>> START Extracted entries
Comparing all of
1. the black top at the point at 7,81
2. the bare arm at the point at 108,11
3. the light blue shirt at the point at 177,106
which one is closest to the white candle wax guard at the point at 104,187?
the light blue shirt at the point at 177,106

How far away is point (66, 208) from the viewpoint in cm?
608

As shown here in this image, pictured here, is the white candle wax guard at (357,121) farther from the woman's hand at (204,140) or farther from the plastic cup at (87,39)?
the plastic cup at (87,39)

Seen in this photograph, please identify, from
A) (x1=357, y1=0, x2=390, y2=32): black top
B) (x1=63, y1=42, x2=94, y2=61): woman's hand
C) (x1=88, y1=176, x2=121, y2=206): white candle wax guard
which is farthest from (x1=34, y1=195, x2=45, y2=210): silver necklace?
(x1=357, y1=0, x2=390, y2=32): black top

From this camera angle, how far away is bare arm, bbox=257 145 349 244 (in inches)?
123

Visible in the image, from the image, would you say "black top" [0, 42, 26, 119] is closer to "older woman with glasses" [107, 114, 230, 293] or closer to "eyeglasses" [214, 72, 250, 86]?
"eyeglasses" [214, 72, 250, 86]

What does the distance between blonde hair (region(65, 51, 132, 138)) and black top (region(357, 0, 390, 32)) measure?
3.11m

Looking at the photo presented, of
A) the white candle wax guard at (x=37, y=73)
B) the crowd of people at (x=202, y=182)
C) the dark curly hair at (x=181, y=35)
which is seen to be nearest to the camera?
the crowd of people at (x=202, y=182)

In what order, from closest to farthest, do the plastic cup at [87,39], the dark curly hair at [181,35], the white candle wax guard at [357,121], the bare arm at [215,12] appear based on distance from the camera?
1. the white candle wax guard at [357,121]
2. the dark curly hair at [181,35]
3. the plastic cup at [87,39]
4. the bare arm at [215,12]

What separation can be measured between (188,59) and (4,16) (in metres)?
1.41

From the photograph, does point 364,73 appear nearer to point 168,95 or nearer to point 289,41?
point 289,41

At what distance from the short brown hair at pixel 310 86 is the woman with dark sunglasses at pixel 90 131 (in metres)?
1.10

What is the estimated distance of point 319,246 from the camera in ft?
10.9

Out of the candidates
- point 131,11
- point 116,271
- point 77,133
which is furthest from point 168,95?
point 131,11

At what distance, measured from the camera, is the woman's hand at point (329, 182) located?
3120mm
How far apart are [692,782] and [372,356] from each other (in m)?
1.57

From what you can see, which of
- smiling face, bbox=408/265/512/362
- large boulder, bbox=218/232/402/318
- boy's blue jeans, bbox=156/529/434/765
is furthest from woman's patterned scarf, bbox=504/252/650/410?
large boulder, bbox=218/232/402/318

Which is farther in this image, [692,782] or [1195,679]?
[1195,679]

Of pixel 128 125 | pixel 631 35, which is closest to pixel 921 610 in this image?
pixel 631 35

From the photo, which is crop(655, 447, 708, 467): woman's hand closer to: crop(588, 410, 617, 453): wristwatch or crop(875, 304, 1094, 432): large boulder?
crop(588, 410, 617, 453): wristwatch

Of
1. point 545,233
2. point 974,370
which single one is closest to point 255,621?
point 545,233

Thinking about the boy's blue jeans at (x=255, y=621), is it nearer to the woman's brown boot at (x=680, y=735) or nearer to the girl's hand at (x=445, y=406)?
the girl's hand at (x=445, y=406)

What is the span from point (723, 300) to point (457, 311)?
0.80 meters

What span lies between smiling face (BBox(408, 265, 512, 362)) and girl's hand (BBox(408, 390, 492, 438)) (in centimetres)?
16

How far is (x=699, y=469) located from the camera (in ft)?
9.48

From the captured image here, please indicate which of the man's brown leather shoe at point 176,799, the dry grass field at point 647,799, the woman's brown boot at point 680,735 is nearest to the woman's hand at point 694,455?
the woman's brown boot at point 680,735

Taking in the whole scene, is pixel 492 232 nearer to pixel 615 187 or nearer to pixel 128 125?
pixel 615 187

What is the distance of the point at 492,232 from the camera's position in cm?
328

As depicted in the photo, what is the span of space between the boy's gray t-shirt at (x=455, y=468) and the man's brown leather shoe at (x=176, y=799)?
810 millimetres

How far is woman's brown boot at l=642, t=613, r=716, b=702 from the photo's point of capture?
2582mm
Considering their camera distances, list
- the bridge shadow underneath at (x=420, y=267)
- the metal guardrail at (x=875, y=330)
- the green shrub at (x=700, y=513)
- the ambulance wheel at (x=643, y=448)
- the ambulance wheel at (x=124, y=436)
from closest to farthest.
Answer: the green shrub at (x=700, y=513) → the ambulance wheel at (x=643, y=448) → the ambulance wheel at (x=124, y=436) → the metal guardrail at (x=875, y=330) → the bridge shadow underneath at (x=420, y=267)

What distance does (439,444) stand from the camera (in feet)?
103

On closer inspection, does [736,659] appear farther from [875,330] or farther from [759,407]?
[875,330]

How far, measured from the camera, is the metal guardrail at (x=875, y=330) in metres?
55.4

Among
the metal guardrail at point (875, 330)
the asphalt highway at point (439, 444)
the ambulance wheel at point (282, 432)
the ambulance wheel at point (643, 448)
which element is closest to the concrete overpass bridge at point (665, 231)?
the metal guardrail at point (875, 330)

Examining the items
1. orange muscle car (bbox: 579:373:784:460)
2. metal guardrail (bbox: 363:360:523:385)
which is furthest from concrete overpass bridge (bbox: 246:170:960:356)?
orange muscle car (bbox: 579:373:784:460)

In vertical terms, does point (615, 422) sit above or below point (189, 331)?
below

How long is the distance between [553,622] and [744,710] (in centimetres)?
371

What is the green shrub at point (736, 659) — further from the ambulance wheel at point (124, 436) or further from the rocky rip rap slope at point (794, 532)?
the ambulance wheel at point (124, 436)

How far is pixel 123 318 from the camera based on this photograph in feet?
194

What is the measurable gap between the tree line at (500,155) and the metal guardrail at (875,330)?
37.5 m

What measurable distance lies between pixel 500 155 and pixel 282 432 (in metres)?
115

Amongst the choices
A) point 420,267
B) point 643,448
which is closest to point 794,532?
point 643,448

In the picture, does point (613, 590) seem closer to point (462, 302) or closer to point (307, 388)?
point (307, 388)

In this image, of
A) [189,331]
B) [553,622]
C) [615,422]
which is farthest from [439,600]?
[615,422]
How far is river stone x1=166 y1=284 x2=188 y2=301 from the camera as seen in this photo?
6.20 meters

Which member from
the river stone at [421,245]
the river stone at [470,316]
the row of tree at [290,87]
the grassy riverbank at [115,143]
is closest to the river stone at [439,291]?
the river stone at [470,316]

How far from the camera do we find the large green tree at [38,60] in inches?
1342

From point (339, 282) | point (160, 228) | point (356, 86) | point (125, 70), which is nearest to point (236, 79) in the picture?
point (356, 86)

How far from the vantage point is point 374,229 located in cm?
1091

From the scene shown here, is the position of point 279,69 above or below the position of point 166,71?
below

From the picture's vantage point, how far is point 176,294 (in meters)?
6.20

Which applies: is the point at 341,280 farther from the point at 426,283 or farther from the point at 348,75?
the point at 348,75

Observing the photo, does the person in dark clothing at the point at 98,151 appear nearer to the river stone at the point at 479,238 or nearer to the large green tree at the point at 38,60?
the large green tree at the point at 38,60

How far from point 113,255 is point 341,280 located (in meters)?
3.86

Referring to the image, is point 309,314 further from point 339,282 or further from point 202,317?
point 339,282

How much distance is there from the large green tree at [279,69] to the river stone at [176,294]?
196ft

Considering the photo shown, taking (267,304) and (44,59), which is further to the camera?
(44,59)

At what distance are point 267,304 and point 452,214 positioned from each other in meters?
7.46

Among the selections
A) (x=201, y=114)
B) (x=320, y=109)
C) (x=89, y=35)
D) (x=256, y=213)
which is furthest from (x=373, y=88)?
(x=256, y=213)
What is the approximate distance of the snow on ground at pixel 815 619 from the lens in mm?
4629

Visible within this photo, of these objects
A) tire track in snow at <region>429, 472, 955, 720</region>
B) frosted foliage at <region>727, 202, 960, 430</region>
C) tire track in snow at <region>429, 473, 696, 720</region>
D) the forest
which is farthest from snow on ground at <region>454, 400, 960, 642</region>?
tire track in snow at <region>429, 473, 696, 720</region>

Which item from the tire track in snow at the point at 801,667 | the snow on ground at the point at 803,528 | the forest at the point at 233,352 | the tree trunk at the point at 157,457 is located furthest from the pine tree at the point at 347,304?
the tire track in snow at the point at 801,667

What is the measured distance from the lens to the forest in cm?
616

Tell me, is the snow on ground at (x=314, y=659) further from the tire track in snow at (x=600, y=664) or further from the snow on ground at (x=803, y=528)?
>> END Extracted entries
Instructions for the task: Turn the lines starting at the one containing "Amongst the choices" and ending at the one containing "6.20 meters", both included, into a Markdown table with the columns Row and Line. Put a running number in Row and each line's text in Line, and leave out blank lines.

Output of the exercise:
| Row | Line |
|---|---|
| 1 | Amongst the choices |
| 2 | A) point 420,267 |
| 3 | B) point 643,448 |
| 4 | which is closest to point 794,532? |
| 5 | point 643,448 |
| 6 | In the picture, does point (613, 590) seem closer to point (462, 302) or closer to point (307, 388)? |
| 7 | point (307, 388) |
| 8 | In this image, of |
| 9 | A) [189,331] |
| 10 | B) [553,622] |
| 11 | C) [615,422] |
| 12 | which is farthest from [439,600]? |
| 13 | [615,422] |
| 14 | How far is river stone x1=166 y1=284 x2=188 y2=301 from the camera as seen in this photo? |
| 15 | 6.20 meters |